[[ TEXT PROVIDED, beginning ]]

Cedars-Sinai Cancer investigators have analysed the cells within triple-negative breast cancer tumours before and after radiation therapy with immunotherapy, identifying three patient groups with different responses to the treatment. Their study, published in the peer-reviewed journal Cancer Cell, found that for some patients with this difficult-to-treat cancer, radiation therapy plus immunotherapy could yield the best tumour-fighting immune response prior to surgery.
“Our most important finding was identifying these three different patient groups,” said Simon Knott, PhD, co-director of the Applied Genomics Shared Resource at Cedars-Sinai Cancer and senior author of the study.
One group, Knott said, didn’t respond at all to therapy, one responded well to immunotherapy, and one responded only to immunotherapy plus radiation therapy. “This could help us employ our most aggressive treatment options only when needed most,” Knott said.
Triple-negative breast cancer is so called because its cells test negative for receptors to the hormones oestrogen and progesterone, and for a protein called HER2. These tumours, which account for 10%–15% of breast cancers, grow and spread faster than other types, and in general have fewer treatment options.
Patients with triple-negative breast cancer generally receive treatment to shrink their tumours before having surgery. Immunotherapy, which uses a person’s own immune system to fight cancer, is part of that pre-surgical treatment.

[[ TEXT PROVIDED, end ]]
[[ DATA BELOW, beginning ]]

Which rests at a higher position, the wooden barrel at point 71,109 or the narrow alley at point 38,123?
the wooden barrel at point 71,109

[[ DATA BELOW, end ]]

Please answer from the text on triple-negative breast cancer: what share of breast cancers do these tumors account for?

10%–15% of breast cancers.